ドメインは右から左に向かって階層構造になっている。
ドメインは早い者勝ち!!
重要なポイントとして、ドメインは世界中で一意である必要がある。つまり、既に誰かが使っているドメインは取得できない。例えばgoogle.comは既にGoogle社が所有しているため、他の人が取得することはできません。
使えるドメインかどうか調べる方法
Whois検索を使う。(Whois(フーイズ)は、ドメインの登録情報を調べるサービス)
WHOISドメイン検索
ドメイン取得の注意点
・年額費用がかかる。:ドメインは買い切りではなく、年単位のレンタル形式。
・更新を忘れずに。:更新を忘れると、ドメインが失効して他の人にとられる可能性あり。

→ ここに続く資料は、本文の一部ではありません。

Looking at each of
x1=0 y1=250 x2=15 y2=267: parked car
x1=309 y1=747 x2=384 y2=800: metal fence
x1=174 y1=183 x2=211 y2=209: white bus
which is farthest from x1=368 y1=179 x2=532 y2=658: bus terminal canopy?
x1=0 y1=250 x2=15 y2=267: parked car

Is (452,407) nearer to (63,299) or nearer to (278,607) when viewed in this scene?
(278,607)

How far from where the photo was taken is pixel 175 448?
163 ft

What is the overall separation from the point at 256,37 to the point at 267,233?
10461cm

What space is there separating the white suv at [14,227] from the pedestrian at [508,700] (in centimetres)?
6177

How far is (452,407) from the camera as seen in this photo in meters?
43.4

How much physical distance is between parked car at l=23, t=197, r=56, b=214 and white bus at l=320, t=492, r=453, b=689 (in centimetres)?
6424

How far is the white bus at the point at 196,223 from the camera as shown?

・TLDによって価格が違う。:.comは安いが、.jpは比較的高い。
サブドメインとは?
ドメインの前にさらに名前を追加したものがサブドメイン。組織内で用途別にサイトを分けるときなどに使う。
サブドメインの例
mail.google.com → メールサービス用
drive.google.com → ドライブサービス用
calendar.google.com → カレンダーサービス用
サブドメインは複数階層にすることも可能。
FQDNとは?
FQDN(Fully Qualified Domain Name)は「完全修飾ドメイン名」と呼ばれ、インターネット上で一意に識別できる完全な名前のこと。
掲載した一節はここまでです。